= Dost test =

United States court guideline

The Dost test is a six-factor guideline established in 1986 in the United States district court case United States v. Dost, 636 F. Supp. 828 (S.D.Cal. 1986). The case involved 22 nude or semi-nude photographs of females aged 10–14 years old. The undeveloped film containing the images was mailed to a photo processing company in Hollywood, Los Angeles, California.

==Criteria==
In order to better determine whether a visual depiction of a minor constitutes a "lascivious exhibition of the genitals or pubic area" under , the court developed six criteria. Not all of the criteria need to be met, nor are other criteria necessarily excluded in this test. For example, in United States v. Johnson, three Dost factors (sexually suggestive setting, inappropriate attire or unnatural poses, and a suggestion of sexual coyness) were absent from the videos taken by the defendant, but the Eighth Circuit ruled that a reasonable jury could still find that he had acted lasciviously.

1. Whether the focal point of the visual depiction is on the child's genitalia or pubic area.
2. Whether the setting of the visual depiction is sexually suggestive, i.e., in a place or pose generally associated with sexual activity.
3. Whether the child is depicted in an unnatural pose, or in inappropriate attire, considering the age of the child.
4. Whether the child is fully or partially clothed, or nude.
5. Whether the visual depiction suggests sexual coyness or a willingness to engage in sexual activity.

[Rows drawn from a dataset]
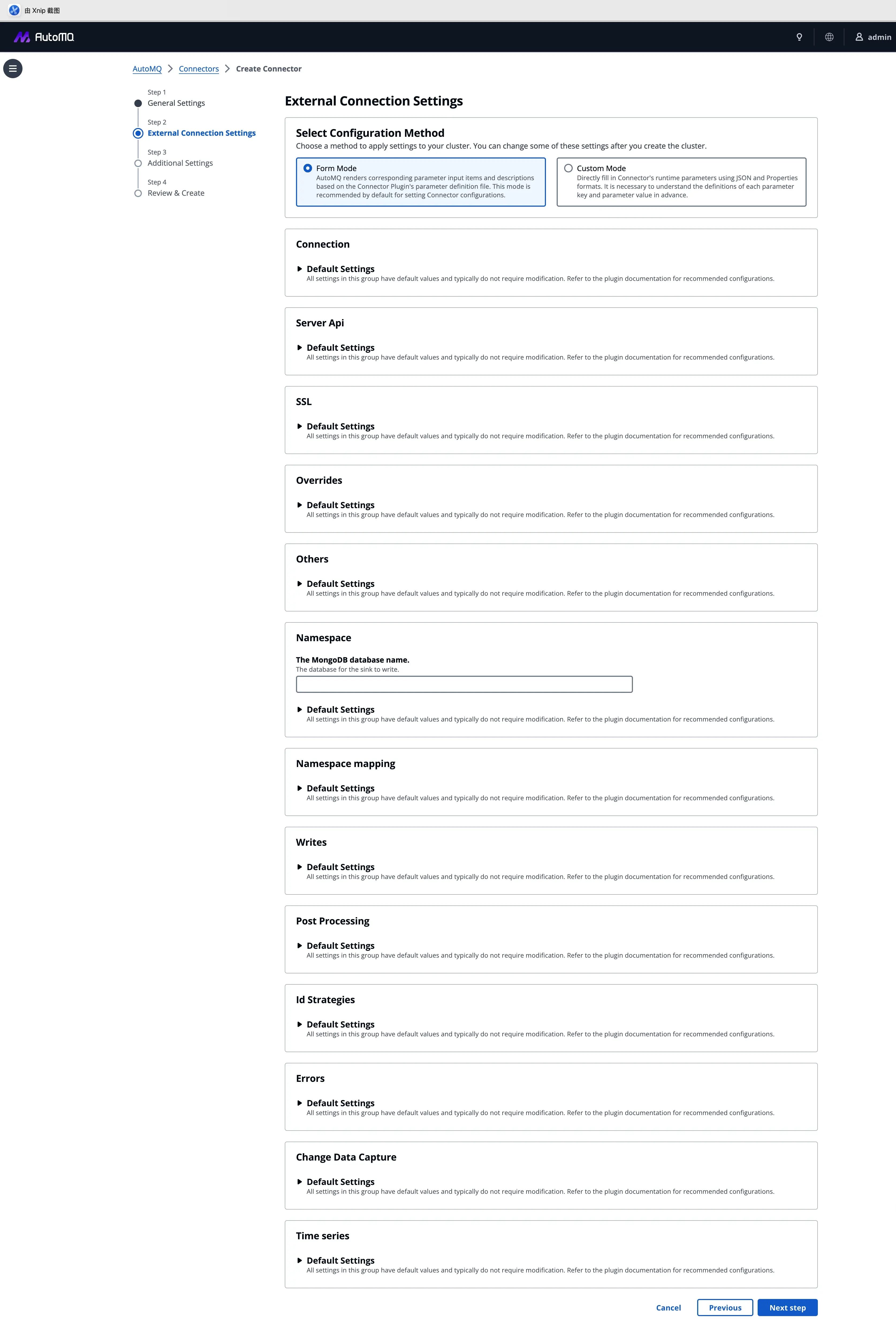 由 Xnip 截图

AutoMQ

admin

AutoMQ > Connectors > Create Connector

Step 1
General Settings

Step 2
External Connection Settings

Step 3
Additional Settings

Step 4
Review & Create

External Connection Settings

Select Configuration Method
Choose a method to apply settings to your cluster. You can change some of these settings after you create the cluster.

Form Mode
AutoMQ renders corresponding parameter input items and descriptions based on the Connector Plugin's parameter definition file. This mode is recommended by default for setting Connector configurations.

Custom Mode
Directly fill in Connector's runtime parameters using JSON and Properties formats. It is necessary to understand the definitions of each parameter key and parameter value in advance.

Connection

Default Settings
All settings in this group have default values and typically do not require modification. Refer to the plugin documentation for recommended configurations.

Server Api

Default Settings
All settings in this group have default values and typically do not require modification. Refer to the plugin documentation for recommended configurations.

SSL

Default Settings
All settings in this group have default values and typically do not require modification. Refer to the plugin documentation for recommended configurations.

Overrides

Default Settings
All settings in this group have default values and typically do not require modification. Refer to the plugin documentation for recommended configurations.

Others

Default Settings
All settings in this group have default values and typically do not require modification. Refer to the plugin documentation for recommended configurations.

Namespace

The MongoDB database name.
The database for the sink to write.

Default Settings
All settings in this group have default values and typically do not require modification. Refer to the plugin documentation for recommended configurations.

Namespace mapping

Default Settings
All settings in this group have default values and typically do not require modification. Refer to the plugin documentation for recommended configurations.

Writes

Default Settings
All settings in this group have default values and typically do not require modification. Refer to the plugin documentation for recommended configurations.

Post Processing

Default Settings
All settings in this group have default values and typically do not require modification. Refer to the plugin documentation for recommended configurations.

Id Strategies

Default Settings
All settings in this group have default values and typically do not require modification. Refer to the plugin documentation for recommended configurations.

Errors

Default Settings
All settings in this group have default values and typically do not require modification. Refer to the plugin documentation for recommended configurations.

Change Data Capture

Default Settings
All settings in this group have default values and typically do not require modification. Refer to the plugin documentation for recommended configurations.

Time series

Default Settings
All settings in this group have default values and typically do not require modification. Refer to the plugin documentation for recommended configurations.

Cancel Previous Next step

▶ **Directions**
(A) Retype the Dost test article word for word, starting at "1. Whether the" and ending at "with sexual activity.".
(B) Answer these questions using the Dost test article:
(i) In what year was the guideline established?
(ii) How many photographs did the case involve?
(iii) Which court ruled in United States v. Johnson?

▶ **Solutions to the problems**
(A)
1. Whether the focal point of the visual depiction is on the child's genitalia or pubic area.
2. Whether the setting of the visual depiction is sexually suggestive, i.e., in a place or pose generally associated with sexual activity.

(B)
(i) 1986
(ii) 22
(iii) The Eighth Circuit